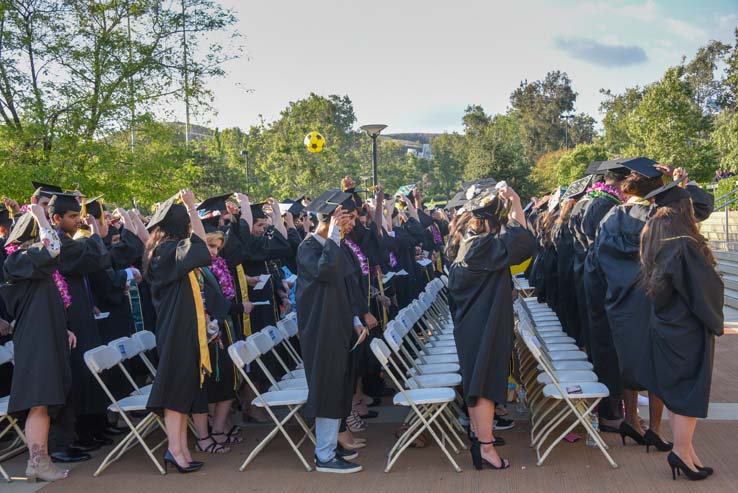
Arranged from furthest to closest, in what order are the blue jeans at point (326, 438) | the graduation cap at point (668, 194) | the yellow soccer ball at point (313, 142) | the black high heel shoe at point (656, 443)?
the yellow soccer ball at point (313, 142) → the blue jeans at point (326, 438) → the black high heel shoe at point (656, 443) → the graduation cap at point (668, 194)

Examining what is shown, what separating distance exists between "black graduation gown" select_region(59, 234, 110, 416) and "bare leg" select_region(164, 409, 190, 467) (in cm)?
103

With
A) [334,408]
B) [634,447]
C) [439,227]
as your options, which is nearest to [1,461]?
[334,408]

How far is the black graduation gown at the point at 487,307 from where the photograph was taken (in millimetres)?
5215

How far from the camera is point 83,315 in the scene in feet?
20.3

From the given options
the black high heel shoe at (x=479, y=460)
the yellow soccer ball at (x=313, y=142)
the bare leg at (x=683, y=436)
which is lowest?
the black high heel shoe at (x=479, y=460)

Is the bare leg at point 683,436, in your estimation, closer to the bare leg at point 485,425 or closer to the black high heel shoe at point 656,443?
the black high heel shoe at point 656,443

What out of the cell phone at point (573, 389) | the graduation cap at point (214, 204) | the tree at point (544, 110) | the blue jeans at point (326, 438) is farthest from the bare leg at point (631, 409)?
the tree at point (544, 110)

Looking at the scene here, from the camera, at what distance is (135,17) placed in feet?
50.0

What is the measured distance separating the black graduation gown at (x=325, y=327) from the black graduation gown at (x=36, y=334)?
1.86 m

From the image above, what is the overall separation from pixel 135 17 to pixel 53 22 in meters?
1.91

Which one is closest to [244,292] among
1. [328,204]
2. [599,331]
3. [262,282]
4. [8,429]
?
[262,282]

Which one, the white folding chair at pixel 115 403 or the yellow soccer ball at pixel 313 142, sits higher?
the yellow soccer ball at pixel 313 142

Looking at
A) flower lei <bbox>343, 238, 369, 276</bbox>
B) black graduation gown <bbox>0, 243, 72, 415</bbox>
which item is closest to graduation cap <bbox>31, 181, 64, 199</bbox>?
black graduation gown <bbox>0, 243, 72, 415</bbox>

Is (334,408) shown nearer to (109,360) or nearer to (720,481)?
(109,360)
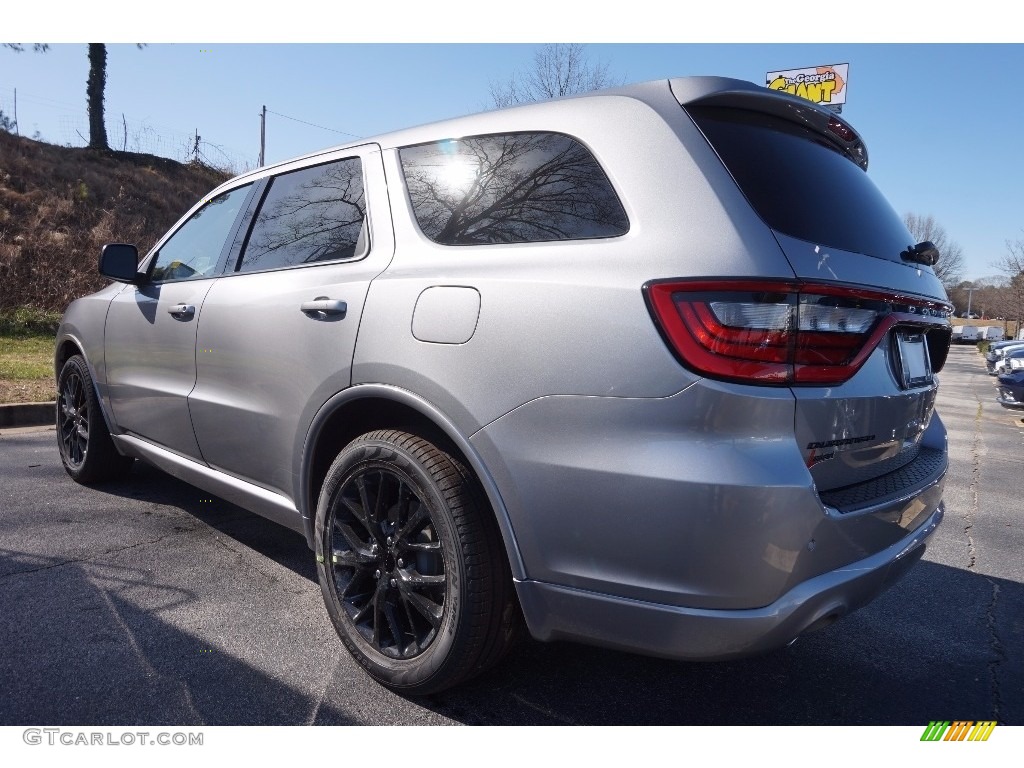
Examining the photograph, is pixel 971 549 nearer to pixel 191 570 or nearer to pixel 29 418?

--------

*CHALLENGE*
Rewrite all of the material above, replacing "bare leg" with "exposed leg" everywhere and changing nothing else. Leave out the pictures.

*ANSWER BELOW*
Arranged from furthest to closest, in what order are the blue jeans at point (326, 438) | the graduation cap at point (668, 194) | the yellow soccer ball at point (313, 142) | the black high heel shoe at point (656, 443)?
the yellow soccer ball at point (313, 142) → the blue jeans at point (326, 438) → the black high heel shoe at point (656, 443) → the graduation cap at point (668, 194)

Examining what is shown, what separating distance exists between "black graduation gown" select_region(59, 234, 110, 416) and "exposed leg" select_region(164, 409, 190, 467) (in cm)?
103

With
A) [334,408]
B) [634,447]
C) [439,227]
as your options, which is nearest to [1,461]?
[334,408]

How far is the black graduation gown at the point at 487,307 from where the photograph was taken (in millimetres)?
5215

How far from the camera is point 83,315 in the scene in feet?
20.3

From the given options
the black high heel shoe at (x=479, y=460)
the yellow soccer ball at (x=313, y=142)
the exposed leg at (x=683, y=436)
which is lowest?
the black high heel shoe at (x=479, y=460)

Is the exposed leg at point 683,436, in your estimation, closer to the exposed leg at point 485,425 or closer to the black high heel shoe at point 656,443?
the black high heel shoe at point 656,443

What out of the cell phone at point (573, 389) | the graduation cap at point (214, 204) | the tree at point (544, 110) | the blue jeans at point (326, 438) is farthest from the exposed leg at point (631, 409)?
the tree at point (544, 110)

Looking at the scene here, from the camera, at what distance is (135,17) placed in feet?
50.0

What is the measured distance separating the black graduation gown at (x=325, y=327) from the black graduation gown at (x=36, y=334)?
1.86 m

From the image above, what is the overall separation from pixel 135 17 to pixel 53 22 in meters?
1.91

Which one is closest to [244,292] among
1. [328,204]
2. [599,331]
3. [262,282]
4. [8,429]
?
[262,282]

Which one, the white folding chair at pixel 115 403 or the yellow soccer ball at pixel 313 142, sits higher?
the yellow soccer ball at pixel 313 142

Looking at
A) flower lei <bbox>343, 238, 369, 276</bbox>
B) black graduation gown <bbox>0, 243, 72, 415</bbox>
which item is closest to graduation cap <bbox>31, 181, 64, 199</bbox>?
black graduation gown <bbox>0, 243, 72, 415</bbox>

Is (334,408) shown nearer to (109,360) or nearer to (720,481)?
(109,360)
Examining the photograph, is pixel 971 549 nearer to pixel 191 570 or nearer to pixel 29 418?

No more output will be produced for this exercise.